两张V100微调qwen2-7b，单卡微调正常，双卡微调出现RuntimeError: CUDA error: device-side assert triggered CUDA kernel errors might be asynchronously reported at some other API call, so the stacktrace below might be incorrect.

整体报错如下： \Users\Administrator\miniconda3\envs\python39\lib\site-packages\transformers\models\qwen2\modeling_qwen2.py:580: UserWarning: 1Torch was not compiled with flash attention. (Triggered internally at C:\actions-runner_work\pytorch\pytorch\builder\windows\pytorch\aten\src\ATen\native\transformers\cuda\sdp_utils.cpp:555.) attn_output = torch.nn.functional.scaled_dot_product_attention( Traceback (most recent call last):

File ~\miniconda3\envs\python39\lib\site-packages\spyder_kernels\py3compat.py:356 in compat_exec exec(code, globals, locals)
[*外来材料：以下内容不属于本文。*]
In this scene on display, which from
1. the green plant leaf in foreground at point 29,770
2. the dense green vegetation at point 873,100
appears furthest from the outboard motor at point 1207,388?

File d:\ljh\data\未命名0.py:44 result = sft_main(sft_args)

File ~\miniconda3\envs\python39\lib\site-packages\swift\utils\run_utils.py:32 in x_main result = llm_x(args, **kwargs)

File ~\miniconda3\envs\python39\lib\site-packages\swift\llm\sft.py:417 in llm_sft trainer.train(training_args.resume_from_checkpoint)
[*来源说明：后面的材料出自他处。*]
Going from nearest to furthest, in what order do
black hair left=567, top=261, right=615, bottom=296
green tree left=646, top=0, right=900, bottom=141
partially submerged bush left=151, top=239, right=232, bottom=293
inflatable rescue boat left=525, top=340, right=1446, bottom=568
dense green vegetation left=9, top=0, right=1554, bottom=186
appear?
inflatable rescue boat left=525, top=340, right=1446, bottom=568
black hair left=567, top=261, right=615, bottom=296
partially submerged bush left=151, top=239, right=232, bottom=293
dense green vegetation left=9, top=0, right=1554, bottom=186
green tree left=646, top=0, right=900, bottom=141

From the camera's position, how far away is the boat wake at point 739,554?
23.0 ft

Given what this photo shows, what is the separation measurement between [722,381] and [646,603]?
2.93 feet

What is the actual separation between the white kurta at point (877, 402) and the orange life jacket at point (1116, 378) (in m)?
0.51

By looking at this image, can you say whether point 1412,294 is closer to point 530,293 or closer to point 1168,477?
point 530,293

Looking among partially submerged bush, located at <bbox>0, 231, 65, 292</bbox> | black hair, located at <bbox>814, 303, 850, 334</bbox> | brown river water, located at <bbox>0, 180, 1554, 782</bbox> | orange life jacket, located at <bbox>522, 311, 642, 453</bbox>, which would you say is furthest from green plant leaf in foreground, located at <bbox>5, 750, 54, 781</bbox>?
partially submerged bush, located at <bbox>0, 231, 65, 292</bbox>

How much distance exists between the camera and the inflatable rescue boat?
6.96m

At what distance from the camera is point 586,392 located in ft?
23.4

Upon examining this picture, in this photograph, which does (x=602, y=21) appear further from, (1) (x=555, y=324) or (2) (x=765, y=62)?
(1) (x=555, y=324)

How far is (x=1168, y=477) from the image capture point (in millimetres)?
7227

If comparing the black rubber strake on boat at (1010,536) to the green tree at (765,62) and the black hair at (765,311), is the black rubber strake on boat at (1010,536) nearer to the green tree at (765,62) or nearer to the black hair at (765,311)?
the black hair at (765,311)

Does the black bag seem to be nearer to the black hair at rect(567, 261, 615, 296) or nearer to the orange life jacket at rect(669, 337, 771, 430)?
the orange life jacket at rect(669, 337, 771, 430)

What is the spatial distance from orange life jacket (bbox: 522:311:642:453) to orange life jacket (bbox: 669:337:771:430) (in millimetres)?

File ~\miniconda3\envs\python39\lib\site-packages\swift\trainers\mixin.py:552 in train res = super().train(resume_from_checkpoint, *args, **kwargs)

File ~\miniconda3\envs\python39\lib\site-packages\transformers\trainer.py:1938 in train return inner_training_loop(

File ~\miniconda3\envs\python39\lib\site-packages\transformers\trainer.py:2279 in _inner_training_loop tr_loss_step = self.training_step(model, inputs)

File ~\miniconda3\envs\python39\lib\site-packages\transformers\trainer.py:3318 in training_step loss = self.compute_loss(model, inputs)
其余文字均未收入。